The Government has played its last trump card and staked all its wilting good will on the presumed genius of Basil Rajapaksa to raise the nation from the quagmire and see the bud of great expectations bloom in the sunlight. But is it too much to demand from one man? Consider what is asked of him.

While the economy is in shambles and lying comatose, he is being asked to give the kiss of life and raise it from the dead. While the Treasury is scraping the bottom of the financial barrel to come up with even a dime, he is expected to swish his wand and conjure dollars out of empty coffers.

While the blare of public protests drowned the din the firecrackers made when lit at the auspicious hour he was taking his oaths in the House, he is being asked to end the street ruckus by lowering inflation, and this, not even 10 days after the Central Bank, under the former Finance Minister, had printed a record Rs. 208 billion in paper money in a desperate bid to bridge the mounting deficit.

As Basil faces the daunting challenge to resurrect the economy, revive failed industries, strengthen the sliding rupee against the ruling dollar by increasing exports, and achieve high economic growth, and to do all this in the midst of a raging corona pandemic, he must wonder, in his heart of hearts, whether   he is being asked to bite more than he can possibly chew?

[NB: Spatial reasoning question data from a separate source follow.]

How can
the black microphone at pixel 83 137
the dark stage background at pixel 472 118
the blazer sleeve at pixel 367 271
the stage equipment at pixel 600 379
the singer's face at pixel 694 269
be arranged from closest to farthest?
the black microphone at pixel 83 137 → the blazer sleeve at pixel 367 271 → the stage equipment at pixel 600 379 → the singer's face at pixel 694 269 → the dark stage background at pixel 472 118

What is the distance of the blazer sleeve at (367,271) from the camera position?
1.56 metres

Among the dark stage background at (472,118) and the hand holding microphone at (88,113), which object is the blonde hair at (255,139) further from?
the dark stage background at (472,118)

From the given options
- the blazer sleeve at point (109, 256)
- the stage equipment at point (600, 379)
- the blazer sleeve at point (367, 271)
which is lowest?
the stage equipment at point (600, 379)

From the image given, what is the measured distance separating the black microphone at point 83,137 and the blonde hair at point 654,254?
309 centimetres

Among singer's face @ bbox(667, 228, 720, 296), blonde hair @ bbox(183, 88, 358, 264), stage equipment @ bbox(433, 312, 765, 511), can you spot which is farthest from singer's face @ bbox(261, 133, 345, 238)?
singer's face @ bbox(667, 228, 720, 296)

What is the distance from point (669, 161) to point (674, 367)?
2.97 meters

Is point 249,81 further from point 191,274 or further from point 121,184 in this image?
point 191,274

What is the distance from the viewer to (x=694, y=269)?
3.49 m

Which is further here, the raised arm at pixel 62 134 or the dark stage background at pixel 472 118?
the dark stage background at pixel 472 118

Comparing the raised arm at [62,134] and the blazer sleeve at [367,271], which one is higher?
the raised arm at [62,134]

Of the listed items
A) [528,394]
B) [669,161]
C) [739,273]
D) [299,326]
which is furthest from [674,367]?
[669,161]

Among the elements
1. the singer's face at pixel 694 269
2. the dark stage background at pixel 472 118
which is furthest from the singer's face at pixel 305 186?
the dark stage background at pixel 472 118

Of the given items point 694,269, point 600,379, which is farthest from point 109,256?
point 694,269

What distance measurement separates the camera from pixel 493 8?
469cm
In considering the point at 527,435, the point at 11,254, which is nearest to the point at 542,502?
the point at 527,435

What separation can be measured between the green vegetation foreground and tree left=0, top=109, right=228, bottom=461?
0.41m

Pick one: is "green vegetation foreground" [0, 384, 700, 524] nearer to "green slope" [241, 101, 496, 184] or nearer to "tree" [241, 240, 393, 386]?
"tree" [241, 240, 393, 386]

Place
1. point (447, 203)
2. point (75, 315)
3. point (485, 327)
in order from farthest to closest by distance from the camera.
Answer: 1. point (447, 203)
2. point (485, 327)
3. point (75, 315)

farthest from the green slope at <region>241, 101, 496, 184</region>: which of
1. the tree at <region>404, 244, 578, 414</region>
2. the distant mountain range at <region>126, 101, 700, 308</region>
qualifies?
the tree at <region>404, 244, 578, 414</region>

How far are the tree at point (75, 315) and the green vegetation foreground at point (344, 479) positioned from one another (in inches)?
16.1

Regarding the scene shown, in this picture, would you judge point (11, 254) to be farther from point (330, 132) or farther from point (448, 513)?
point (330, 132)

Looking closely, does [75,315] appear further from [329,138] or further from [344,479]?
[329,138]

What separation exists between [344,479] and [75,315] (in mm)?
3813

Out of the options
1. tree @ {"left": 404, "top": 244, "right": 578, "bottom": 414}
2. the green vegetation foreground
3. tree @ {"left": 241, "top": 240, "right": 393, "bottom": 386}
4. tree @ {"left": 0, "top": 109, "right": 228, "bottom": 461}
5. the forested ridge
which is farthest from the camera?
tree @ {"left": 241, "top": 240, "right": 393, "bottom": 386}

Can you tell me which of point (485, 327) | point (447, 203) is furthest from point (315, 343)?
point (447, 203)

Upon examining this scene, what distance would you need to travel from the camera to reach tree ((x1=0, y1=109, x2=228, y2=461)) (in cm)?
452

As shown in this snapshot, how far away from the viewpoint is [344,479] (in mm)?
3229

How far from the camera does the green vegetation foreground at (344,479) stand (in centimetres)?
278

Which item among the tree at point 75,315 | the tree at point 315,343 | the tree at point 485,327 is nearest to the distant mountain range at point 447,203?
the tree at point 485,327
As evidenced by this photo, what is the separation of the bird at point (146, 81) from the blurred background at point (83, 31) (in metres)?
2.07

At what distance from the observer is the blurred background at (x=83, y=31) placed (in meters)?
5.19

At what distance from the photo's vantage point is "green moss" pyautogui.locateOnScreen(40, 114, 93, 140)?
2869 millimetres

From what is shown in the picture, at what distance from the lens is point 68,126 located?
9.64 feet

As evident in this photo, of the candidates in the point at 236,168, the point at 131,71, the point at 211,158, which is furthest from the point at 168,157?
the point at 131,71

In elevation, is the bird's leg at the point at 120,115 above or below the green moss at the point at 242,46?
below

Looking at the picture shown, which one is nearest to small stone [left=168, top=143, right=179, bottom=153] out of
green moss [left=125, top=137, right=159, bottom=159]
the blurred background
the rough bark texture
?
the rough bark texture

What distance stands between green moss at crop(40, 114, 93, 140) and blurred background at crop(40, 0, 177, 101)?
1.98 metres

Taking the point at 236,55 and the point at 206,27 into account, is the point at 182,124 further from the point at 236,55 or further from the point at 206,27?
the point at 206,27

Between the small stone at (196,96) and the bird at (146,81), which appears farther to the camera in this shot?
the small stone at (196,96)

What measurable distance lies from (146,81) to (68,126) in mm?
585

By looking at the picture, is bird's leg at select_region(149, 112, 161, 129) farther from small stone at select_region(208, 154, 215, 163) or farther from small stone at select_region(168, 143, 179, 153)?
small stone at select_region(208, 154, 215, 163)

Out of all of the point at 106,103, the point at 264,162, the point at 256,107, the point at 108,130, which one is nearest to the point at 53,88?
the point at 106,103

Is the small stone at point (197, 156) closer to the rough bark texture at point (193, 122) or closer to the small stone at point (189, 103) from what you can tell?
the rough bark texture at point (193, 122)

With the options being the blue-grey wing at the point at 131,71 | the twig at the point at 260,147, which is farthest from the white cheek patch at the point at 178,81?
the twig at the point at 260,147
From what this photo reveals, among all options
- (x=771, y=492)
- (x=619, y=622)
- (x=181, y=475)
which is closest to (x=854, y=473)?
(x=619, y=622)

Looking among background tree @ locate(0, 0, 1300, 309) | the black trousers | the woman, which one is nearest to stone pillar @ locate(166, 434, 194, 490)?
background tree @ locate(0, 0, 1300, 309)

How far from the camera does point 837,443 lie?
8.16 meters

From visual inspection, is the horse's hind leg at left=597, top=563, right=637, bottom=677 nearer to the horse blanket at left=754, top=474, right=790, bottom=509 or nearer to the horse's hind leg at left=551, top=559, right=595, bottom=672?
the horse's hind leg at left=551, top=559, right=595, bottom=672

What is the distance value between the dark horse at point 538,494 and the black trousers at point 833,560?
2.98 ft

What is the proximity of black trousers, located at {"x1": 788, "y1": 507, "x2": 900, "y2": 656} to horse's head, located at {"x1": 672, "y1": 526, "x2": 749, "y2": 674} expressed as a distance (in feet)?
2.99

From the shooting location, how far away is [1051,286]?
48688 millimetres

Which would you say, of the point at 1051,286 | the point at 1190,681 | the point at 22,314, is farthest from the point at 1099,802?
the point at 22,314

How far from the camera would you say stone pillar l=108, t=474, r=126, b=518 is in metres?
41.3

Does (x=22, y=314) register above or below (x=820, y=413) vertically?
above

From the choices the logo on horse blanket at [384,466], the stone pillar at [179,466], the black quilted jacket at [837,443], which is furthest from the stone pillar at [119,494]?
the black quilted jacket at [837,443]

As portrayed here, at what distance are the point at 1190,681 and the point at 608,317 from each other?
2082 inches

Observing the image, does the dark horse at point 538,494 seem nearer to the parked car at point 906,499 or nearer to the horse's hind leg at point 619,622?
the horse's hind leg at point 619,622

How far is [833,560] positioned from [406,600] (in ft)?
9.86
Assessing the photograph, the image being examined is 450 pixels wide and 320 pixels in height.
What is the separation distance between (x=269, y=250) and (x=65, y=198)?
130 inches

Have the others around him come to believe in the created hype that attended his parliamentary encore that made them pile the responsibilities while denying him the tools? Had Heaven’s malice granted his ambition’s prayers to make him Finance Minister and asked to build a legendary Atlantis out of rubble as a sign of his vaunted competence?

His supporters’ surfeit of praise, hailing him the long awaited saviour of Lanka in the days leading to his entry to Parliament, had placed him on a pedestal as the avatar of the nation’s hope. And, as Basil, attended with all our best wishes, embarks upon his entrusted mission   to turn a nation’s winter of discontent to a glorious summer, hope that springs eternal in every forlorn human breast may be the only good he has to offer the masses and hope the only bread that could sustain the people to see through this long and terrible night.

Except, of course, be warned. Sometimes the light at the far end of the tunnel may be the headlamp of the train, hurtling headlong towards you.